Exercise objective
Rewrite the stretch from the line containing "At what depth" through the end of the entries, replacing "camera" with "viewer" and leaving everything else unchanged.

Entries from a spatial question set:
===============

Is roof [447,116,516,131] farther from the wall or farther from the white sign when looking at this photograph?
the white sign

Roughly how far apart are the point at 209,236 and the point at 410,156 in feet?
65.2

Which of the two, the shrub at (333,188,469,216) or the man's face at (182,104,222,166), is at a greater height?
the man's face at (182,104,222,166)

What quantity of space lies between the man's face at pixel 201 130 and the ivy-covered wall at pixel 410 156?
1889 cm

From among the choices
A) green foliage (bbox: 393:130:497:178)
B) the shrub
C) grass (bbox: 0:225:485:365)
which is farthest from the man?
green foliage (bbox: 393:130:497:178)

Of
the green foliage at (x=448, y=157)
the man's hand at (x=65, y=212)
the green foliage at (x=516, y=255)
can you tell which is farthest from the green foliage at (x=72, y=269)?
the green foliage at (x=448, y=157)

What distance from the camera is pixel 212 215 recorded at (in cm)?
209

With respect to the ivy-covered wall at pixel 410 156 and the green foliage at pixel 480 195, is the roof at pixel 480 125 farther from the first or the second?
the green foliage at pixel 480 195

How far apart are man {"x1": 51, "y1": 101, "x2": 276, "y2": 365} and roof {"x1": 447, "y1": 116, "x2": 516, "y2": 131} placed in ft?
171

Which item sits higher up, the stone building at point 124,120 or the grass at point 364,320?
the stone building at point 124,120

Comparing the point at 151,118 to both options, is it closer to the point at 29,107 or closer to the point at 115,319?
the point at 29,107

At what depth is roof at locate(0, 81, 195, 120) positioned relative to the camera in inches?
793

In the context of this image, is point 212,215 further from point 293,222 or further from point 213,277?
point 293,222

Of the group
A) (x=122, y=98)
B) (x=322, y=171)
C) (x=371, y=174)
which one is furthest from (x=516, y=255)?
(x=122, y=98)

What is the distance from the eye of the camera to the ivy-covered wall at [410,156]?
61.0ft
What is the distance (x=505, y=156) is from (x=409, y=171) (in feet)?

===============

Result of this exercise
At what depth is roof at locate(0, 81, 195, 120) positioned relative to the viewer in inches?
793

In the context of this image, is point 212,215 further from point 293,222 or further from point 213,277?
point 293,222

Of the group
A) (x=122, y=98)
B) (x=322, y=171)
C) (x=371, y=174)
which one is furthest from (x=516, y=255)?
(x=122, y=98)

What is the distance from the eye of the viewer to the ivy-covered wall at [410,156]?
61.0ft
What is the distance (x=505, y=156) is from (x=409, y=171) (in feet)?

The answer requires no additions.